Wohl keine Heldin war besser geeignet, das Kino wiederzubeleben, als diese Superheldin mit ihrer unbändigen Dynamik und ihrem trockenen Witz. Fast 159 Millionen Dollar spielte der Film »Black Widow« mit Scarlett Johansson in der Titelrolle seit dem vergangenen Donnerstag weltweit an den Kinokassen ein. Es ist das mit Abstand beste Startergebnis eines Hollywood-Films seit Beginn der Pandemie. In Deutschland kamen in den ersten Tagen knapp über 200.000 Zuschauer. Es hätten allerdings deutlich mehr sein können.
Nicht wenige deutsche Filmtheater weigerten sich, »Black Widow« zu spielen. Seit Jahren erlegt Disney, Mutterkonzern der Marvel Studios, den Kinos harte Konditionen auf. Es kommt hinzu, dass er viele seiner Filme in diesem Jahr zeitgleich auf seinem Streamer Disney+ herausbringt, so auch »Black Widow«. Die Filmtheater verteidigen mit großer Vehemenz eine Regelung, die ihnen für einige Zeit eine exklusive Auswertung garantiert.
Ordentliche Zahlen trotz Boykott
Der Verzicht auf »Black Widow« ist in Pandemie-Zeiten eine heikle Entscheidung. Die Zahlen aus China, wo sich der Spielbetrieb schon lange normalisiert hat, und den USA zeigen, wie wichtig Blockbuster für den Restart des Kinos sind. Dennoch kamen am vergangenen Wochenende über eine Million Zuschauer in die deutschen Filmtheater, dies ist zwar deutlich weniger als in der Zeit vor Corona, aber das beste Wochenende seit dem Frühjahr 2020, wie das Branchenmagazin »Blickpunkt Film« vermeldet.

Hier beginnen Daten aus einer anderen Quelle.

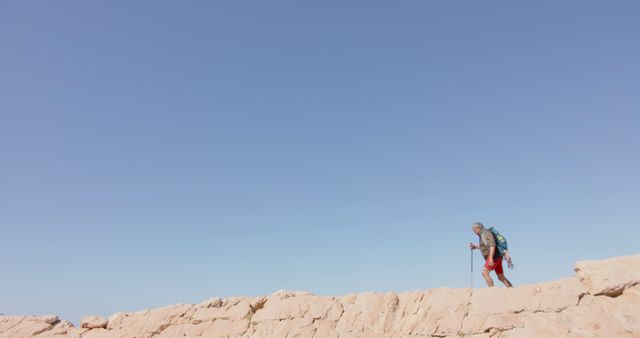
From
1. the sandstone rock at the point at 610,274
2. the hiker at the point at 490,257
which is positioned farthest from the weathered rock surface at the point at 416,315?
the hiker at the point at 490,257

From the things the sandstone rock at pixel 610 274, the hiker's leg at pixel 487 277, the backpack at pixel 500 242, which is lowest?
the sandstone rock at pixel 610 274

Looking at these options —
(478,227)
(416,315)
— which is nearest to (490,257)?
(478,227)

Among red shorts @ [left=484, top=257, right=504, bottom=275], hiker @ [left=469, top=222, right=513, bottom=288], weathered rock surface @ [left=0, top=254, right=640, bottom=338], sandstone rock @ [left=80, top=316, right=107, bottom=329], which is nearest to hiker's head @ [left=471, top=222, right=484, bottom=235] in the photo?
hiker @ [left=469, top=222, right=513, bottom=288]

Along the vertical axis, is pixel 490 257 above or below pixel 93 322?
below

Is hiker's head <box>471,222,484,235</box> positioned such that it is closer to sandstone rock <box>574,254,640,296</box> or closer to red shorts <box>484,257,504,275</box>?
red shorts <box>484,257,504,275</box>

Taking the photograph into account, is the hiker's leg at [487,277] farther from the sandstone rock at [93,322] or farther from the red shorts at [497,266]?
the sandstone rock at [93,322]

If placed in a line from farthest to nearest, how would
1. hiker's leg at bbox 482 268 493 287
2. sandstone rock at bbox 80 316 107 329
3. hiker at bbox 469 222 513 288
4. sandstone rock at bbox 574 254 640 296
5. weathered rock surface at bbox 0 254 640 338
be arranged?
sandstone rock at bbox 80 316 107 329 → hiker at bbox 469 222 513 288 → hiker's leg at bbox 482 268 493 287 → sandstone rock at bbox 574 254 640 296 → weathered rock surface at bbox 0 254 640 338

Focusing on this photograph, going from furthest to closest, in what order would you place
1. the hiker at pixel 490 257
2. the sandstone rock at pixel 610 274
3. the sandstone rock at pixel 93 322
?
1. the sandstone rock at pixel 93 322
2. the hiker at pixel 490 257
3. the sandstone rock at pixel 610 274

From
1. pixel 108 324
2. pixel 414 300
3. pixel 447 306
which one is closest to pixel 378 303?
pixel 414 300

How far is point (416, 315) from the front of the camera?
9.02m

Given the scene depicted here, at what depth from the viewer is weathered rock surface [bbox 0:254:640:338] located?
8.02 m

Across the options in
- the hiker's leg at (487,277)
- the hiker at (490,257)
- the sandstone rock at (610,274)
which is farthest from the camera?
the hiker at (490,257)

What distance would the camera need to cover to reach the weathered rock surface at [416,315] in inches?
316

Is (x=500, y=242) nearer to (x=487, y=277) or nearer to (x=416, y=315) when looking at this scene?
(x=487, y=277)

Filmfans im Berliner Kino International: Trotz Hygieneregeln kommen die Zuschauer wieder
Foto: Paul Zinken / picture alliance / dpaAngesichts der Tatsache, dass ein Restart mitten im Sommer und während der Fußball-EM ein doppeltes Handicap war, sind die Zahlen recht ermutigend. Rund drei Viertel aller deutschen Kinos haben mittlerweile wieder geöffnet, die Ergebnisse sind regional sehr unterschiedlich. Vor allem die Testpflicht, die es in einigen Bundesländern noch gibt, in anderen aber nicht mehr, erweist sich offenbar als Hemmnis.

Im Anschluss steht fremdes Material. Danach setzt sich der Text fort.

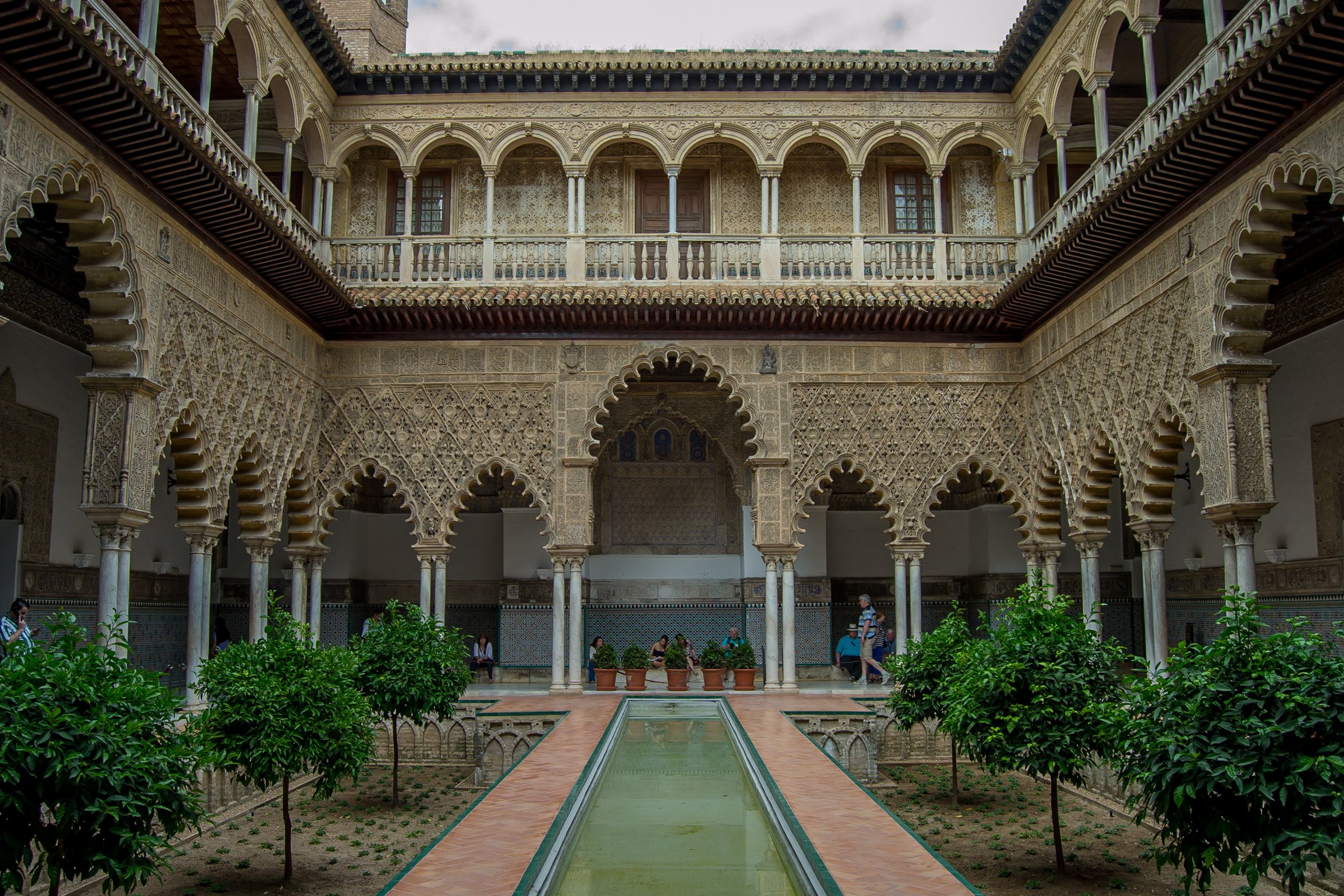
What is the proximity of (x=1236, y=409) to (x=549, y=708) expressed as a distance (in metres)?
7.26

Der Monsterfilm »Godzilla vs. Kong«, der in Deutschland seit Anfang Juli exklusiv im Kino läuft und seit seinem weltweiten Start im März bereits 460 Millionen Dollar eingespielt hat, fand am vorvergangenen Wochenende rund 136.000 Zuschauer, ein eher enttäuschendes Resultat. Es zeigt sich, dass »Black Widow«, der bereits im Frühjahr 2020 anlaufen sollte, von den Zuschauern sehnlicher erwartet wurde. Doch wie viele von ihnen haben den Film tatsächlich auf der heimischen Couch gesehen statt im Kinosaal?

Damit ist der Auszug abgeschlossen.